— START OF Quoted text —
Re: How to close connection in mapPartitions?

2015-10-23 Thread Bin Wang
BTW, "lines" is a DStream.

Bin Wang 于2015年10月23日周五 下午2:16写道:

> I use mapPartitions to open connections to Redis, I write it like this:
>
> val seqs = lines.mapPartitions { lines =>
>   val cache = new RedisCache(redisUrl, redisPort)
>   val result = lines.map(line => Parser.parseBody(line, cache))
>   cache.redisPool.close
>   result
> }
>
> But it seems the pool is closed before I use it. Am I doing anything
> wrong? Here is the error:
>
> java.lang.IllegalStateException: Pool not open
>   at 
> org.apache.commons.pool.BaseObjectPool.assertOpen(BaseObjectPool.java:140)
>   at 
> org.apache.commons.pool.impl.StackObjectPool.borrowObject(StackObjectPool.java:166)
>   at com.redis.RedisClientPool.withClient(Pool.scala:34)
>   at com.appadhoc.data.cache.RedisCache.getExpId(RedisCache.scala:17)
>   at 
> com.appadhoc.data.parser.Parser$$anonfun$parseBody$1.apply(Parser.scala:29)
>   at 
> com.appadhoc.data.parser.Parser$$anonfun$parseBody$1.apply(Parser.scala:26)
— END OF Quoted text —
— START OF Data section —
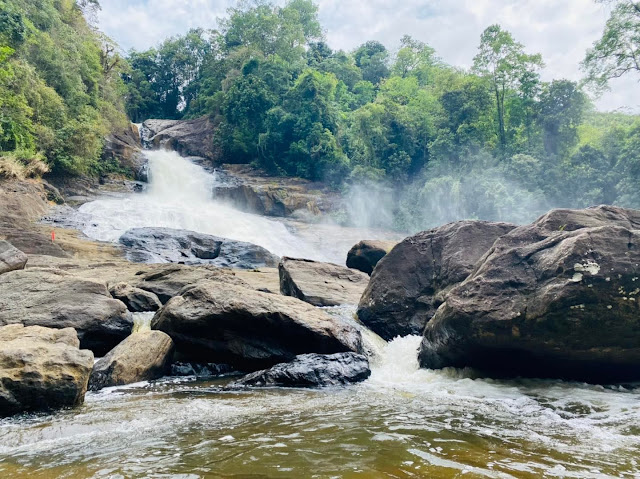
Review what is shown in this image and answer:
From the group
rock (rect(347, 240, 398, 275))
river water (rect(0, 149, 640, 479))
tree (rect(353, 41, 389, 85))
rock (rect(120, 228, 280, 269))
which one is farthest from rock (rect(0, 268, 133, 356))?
— END OF Data section —
__Requirements__:
Return, word for word, the part of the thread about closing connections in mapPartitions that opens with the words containing "Bin Wang 于2015年10月23日周五" and closes with "new RedisCache(redisUrl, redisPort)".

__Exercise output__:
Bin Wang 于2015年10月23日周五 下午2:16写道:

> I use mapPartitions to open connections to Redis, I write it like this:
>
> val seqs = lines.mapPartitions { lines =>
>   val cache = new RedisCache(redisUrl, redisPort)